◆ Requirement 1
In the Lasthenia burkei article, what are the plant's two common names?
◆ Requirement 2
Carry on the Lasthenia burkei article from its last sentence.

◆ Selected passage
Scientific classification
- Kingdom: Plantae
- Clade: Tracheophytes
- Clade: Angiosperms
- Clade: Eudicots
- Clade: Asterids
- Order: Asterales
- Family: Asteraceae
- Genus: Lasthenia
- Species: L. burkei
- Binomial name: Lasthenia burkei Greene

= Lasthenia burkei =

- Genus: Lasthenia
- Species: burkei
- Authority: Greene
- Conservation status: G1

Species of flowering plant

Lasthenia burkei is a rare species of flowering plant in the family Asteraceae known by the common names Burke's goldfields and Burke's baeria.

==Distribution==
The plant is endemic to California, where it is known from three counties north of the San Francisco Bay Area. It grows in moist spring meadows and vernal pools.

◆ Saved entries
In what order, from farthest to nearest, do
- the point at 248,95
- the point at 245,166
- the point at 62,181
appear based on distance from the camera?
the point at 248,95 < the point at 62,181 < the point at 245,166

◆ Answer section 1
Burke's goldfields and Burke's baeria.

◆ Answer section 2
===Critically endangered plant===
This is a listed endangered species on the federal level in the United States and the state level in California. It is listed as Critically Imperiled—Critically endangered by NatureServe.

There are probably fewer than ten occurrences in Lake, Mendocino, and Sonoma Counties. It is threatened by the destruction and degradation of its rare wetland habitat, and it may be extinct by 2025.

==Description==
Lasthenia burkei is an erect annual herb producing hairy stems with sparse linear or deeply divided, narrow, pointed leaves a few centimeters long.

Atop the stem is an inflorescence, which is a flower head with a base of hairy phyllaries. The head contains many yellow disc florets surrounded by a fringe of several short ray florets, which are usually also yellow.

The fruit is a hairy, club-shaped achene less than 2 millimeters long.